68.80 CAUGHT BY CRAB!! NICE FISH.


----------



## Kim (Aug 5, 2008)

Nice fish!


----------



## fisheye48 (Sep 28, 2007)

stud!!!


----------



## mdrobe2 (Oct 12, 2007)

That is one hell of a bruiser fish, especially caught from the pier. Biggest I ever caught was 66 lbs. with a 63 a close second, but that was in a boat with some fishermen better than me helping.


----------



## Dylan (Apr 15, 2008)

Not bad for a kid with 15 stitches in his hand oke...If by quiet you mean only 4 legal fish caught then yeah its quiet..


----------



## Ultralite (Oct 1, 2007)

nice fat fish! congrats...:clap...


----------



## Redfish (Nov 9, 2007)

Nice Fish thats for sure!!!!:clap


----------



## Marine Scout (Nov 18, 2007)

Very, very nice!! And from the pier!!! Pensacola!! You got to love it!!!!:clap:clap


----------



## Jason (Oct 2, 2007)

Awesome pier fish? Heck that's an awesome boat fish!!! Terrific coming off the pier! Great job and happy eating!:letsdrink


----------



## devinsdad (Mar 31, 2010)

AWESOME! My wife now wants your number. If she calls, don't answer.:banghead


----------



## ironman172 (Sep 28, 2007)

I was there that day, and what a stud ling for sure...Congrat's to Crab, for the awesomejob with a injured hand...and Jeremy for seeing the fish that he did....I wish I had eyes like his:bowdown....killed 4 that day,and I heard of a awesome fish fry that night by all!!

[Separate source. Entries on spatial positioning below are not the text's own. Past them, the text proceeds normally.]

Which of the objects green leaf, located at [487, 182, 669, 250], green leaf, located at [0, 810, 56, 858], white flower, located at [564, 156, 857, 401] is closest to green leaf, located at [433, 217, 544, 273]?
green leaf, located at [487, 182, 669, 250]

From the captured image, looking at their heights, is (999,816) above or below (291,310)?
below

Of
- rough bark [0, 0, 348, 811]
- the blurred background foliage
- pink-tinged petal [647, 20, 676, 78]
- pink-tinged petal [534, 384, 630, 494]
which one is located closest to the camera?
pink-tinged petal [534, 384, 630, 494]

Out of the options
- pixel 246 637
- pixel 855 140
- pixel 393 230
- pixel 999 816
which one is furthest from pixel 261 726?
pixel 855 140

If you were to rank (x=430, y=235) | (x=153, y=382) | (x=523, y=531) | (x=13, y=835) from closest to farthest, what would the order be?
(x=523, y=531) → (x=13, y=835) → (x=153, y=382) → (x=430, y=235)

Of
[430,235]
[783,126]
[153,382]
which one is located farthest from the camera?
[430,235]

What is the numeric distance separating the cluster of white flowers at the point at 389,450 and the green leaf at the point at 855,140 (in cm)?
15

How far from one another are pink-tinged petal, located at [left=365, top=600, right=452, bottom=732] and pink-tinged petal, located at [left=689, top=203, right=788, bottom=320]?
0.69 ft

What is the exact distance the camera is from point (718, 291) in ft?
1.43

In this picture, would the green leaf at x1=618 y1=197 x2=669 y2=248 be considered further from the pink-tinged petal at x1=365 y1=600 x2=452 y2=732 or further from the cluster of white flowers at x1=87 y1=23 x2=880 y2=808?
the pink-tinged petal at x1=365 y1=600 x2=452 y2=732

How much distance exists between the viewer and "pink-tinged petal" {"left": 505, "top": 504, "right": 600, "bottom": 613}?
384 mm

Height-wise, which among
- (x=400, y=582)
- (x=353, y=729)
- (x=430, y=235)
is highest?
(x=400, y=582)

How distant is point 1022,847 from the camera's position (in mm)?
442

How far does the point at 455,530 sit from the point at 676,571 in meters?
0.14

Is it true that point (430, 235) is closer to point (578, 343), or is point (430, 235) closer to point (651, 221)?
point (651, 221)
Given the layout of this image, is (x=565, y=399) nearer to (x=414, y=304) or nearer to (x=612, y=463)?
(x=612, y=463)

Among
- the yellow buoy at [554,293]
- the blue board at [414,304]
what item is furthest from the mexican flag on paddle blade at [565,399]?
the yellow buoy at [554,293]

It was a pleasure just seeing Crabs fish in person:clap....that was a fast 1/2 hr or so.....with the fish seen and caught...


----------



## Ozeanjager (Feb 2, 2008)

sweet fish man ...i need to get u and ur dad on my boat soon when it really hits


----------



## konz (Oct 1, 2007)

WOW!


----------



## Justin (May 6, 2009)

Dang! Thats a sweet fish.


----------



## Sunshine17 (Dec 11, 2009)

one helluva fish.


----------



## drifterfisher (Oct 9, 2009)

guys yall orta been there when i helped him load two coolers in his truck with those suckers in them yall would really appreicate how heavy they really are,and i'm going sunday to try to get me one too


----------



## REDFISH KING (May 9, 2009)

Looks like a STUD to me ,Good job...


----------